2.9. Luciferase vector transduction

HGC27 cells were stably transduced with luciferase‐encoding lentiviral overexpression vectors according to the manufacturer’s protocol (Shanghai Genechem Co., Ltd). Seed 5 × 10⁴ cells in one well of six‐well plate, and then add virus mixture (500 μL complete DMEM containing virus + 500 μL complete DMEM containing polybrene) in the following day. At 3 days, change medium to complete medium and culture for 1 more day. Finally, 2 μg/mL puromycin (Sigma‐Aldrich) was added to the cells to screen for positive cells.

2.10. In vivo experiments

All animal experiments were approved by the Institutional Animal Care and Use Committee (IACUC), Zhejiang Provincial People's Hospital. All procedures were in compliance with the Guidelines for the Care and Use of Laboratory Animals (National Academies Press, Washington, DC). All experimental animals were kept under a 12 hours light/ dark cycle in an SPF animal facility at Zhejiang Academy of Medical Sciences. The Institutional Review Board of Zhejiang Academy of Medical Sciences approved all housing and surgical procedures. In our experiment, the animals used were 4‐6 weeks old female BALB/c nude mice, from the Model Animal Research Center of Nanjing University.

To evaluate the value of 5FU, loganetin, or its combination in the treatment of GC xenografts in vivo, MGC803 cells were subcutaneously injected (1 × 10⁶ cells/mouse) into these animals. Once xenografts were 2 mm in diameter, 5FU (100 mg/kg) was injected i.p. once weekly from day 6 to 30; in addition, loganetin (20 mg/kg) was injected i.p. five times per week from day 6 to 30. In the combination group, the two drugs were administered separately, with a time interval of 48 hours. The control group was given normal saline. Tumour volumes were determined as follows: volume (mm³) = length × width² × 0.5. On day 30, the xenografts were excised, weighed and imaged.
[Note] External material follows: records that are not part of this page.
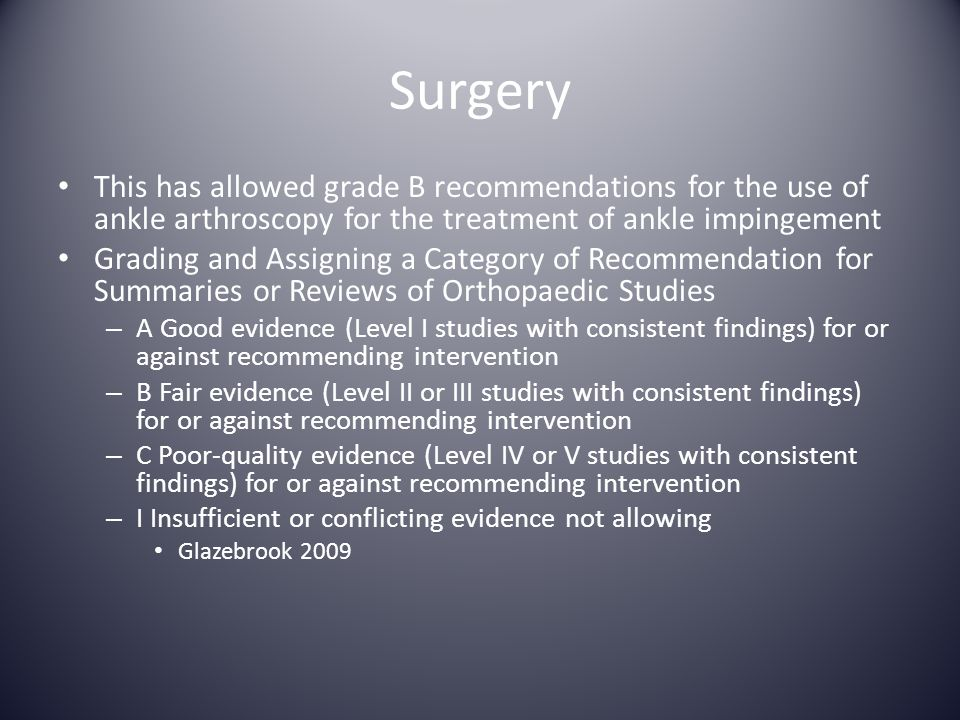 Surgery This has allowed grade B recommendations for the use of ankle arthroscopy for the treatment of ankle impingement.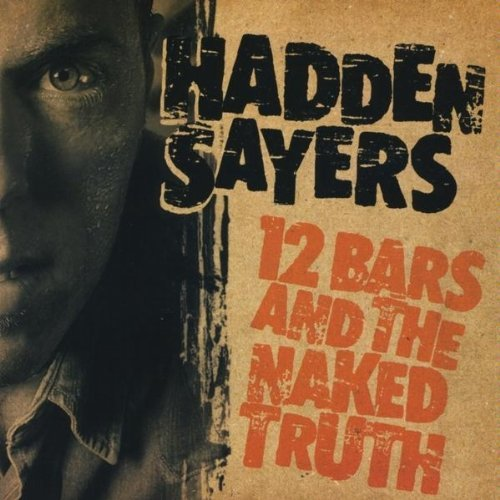 Hadden Sayers 12 Bars & The Naked Truth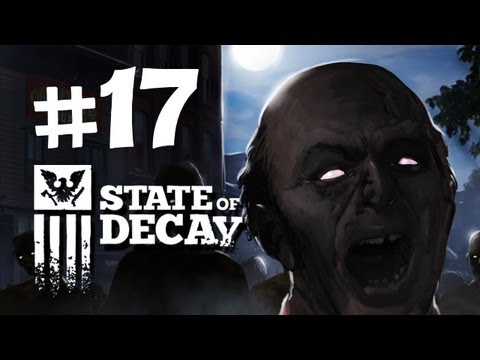 State of Decay Walkthrough -  Part 17 - NEW HOME BASE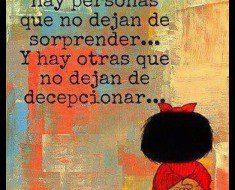 en la vida hay personas que no dejan de sorprender y otras de decepcionar 235x190 Siempre en la vida existen personas que no te dejan de sorprender y otras de decepcionar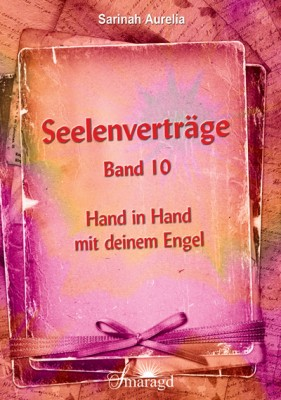 Aurelia, Sarinah - Seelenverträge Band 10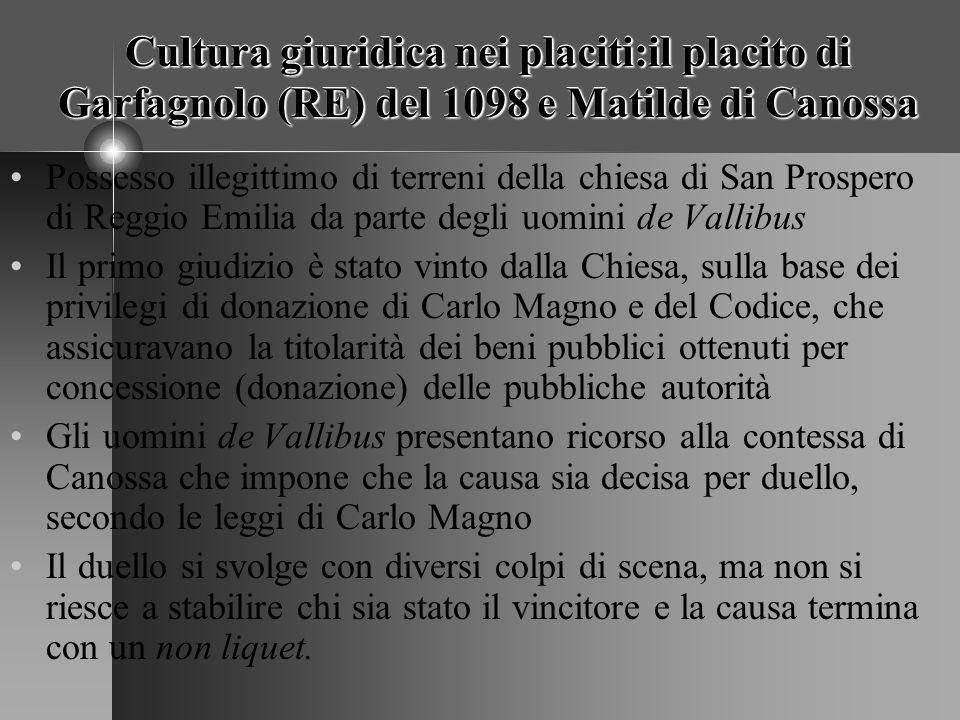 Cultura giuridica nei placiti:il placito di Garfagnolo (RE) del 1098 e Matilde di Canossa Possesso illegittimo di terreni della chiesa di San Prospero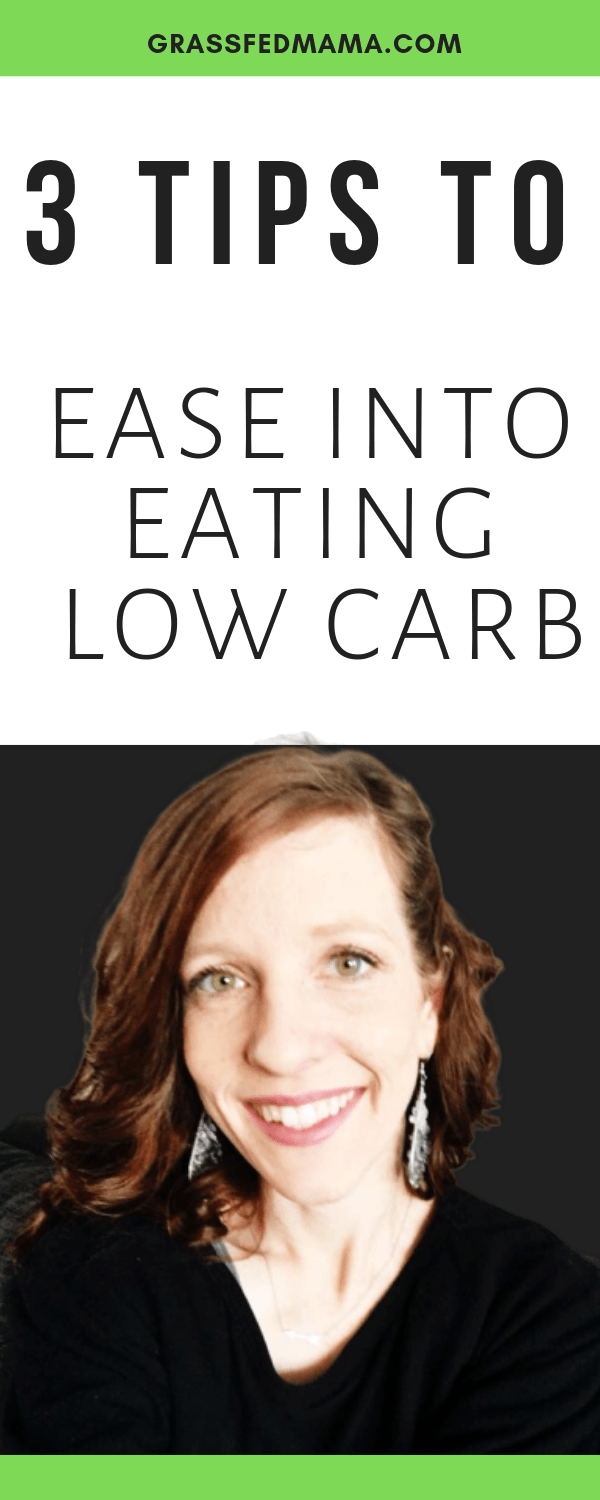 3 Tips to Ease Into Eating Low Carb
The effects of 5FU, loganetin and the combination treatment on GC metastasis were evaluated as follows. A suspension of HGC27‐luc cells was prepared at 1 × 10⁷ cells/mL. 200 μL of the cells were injected into the tail vein of nude mice, after which 5FU (100 mg/kg) was injected intraperitoneally once a week; loganetin (20 mg/kg) was injected intraperitoneally five times per week; or, for the combination group, the two drugs were administered separately, with a time interval of 48 hours. The control group was intraperitoneally injected with the same amount of normal saline. Animal body weight was recorded every day. Two weeks later, an in vivo fluorescence imaging system was used to assess tumour growth and metastasis. On the fourth week, the livers were excised, embedded in paraffin and assessed via haematoxylin‐eosin (H&E) staining.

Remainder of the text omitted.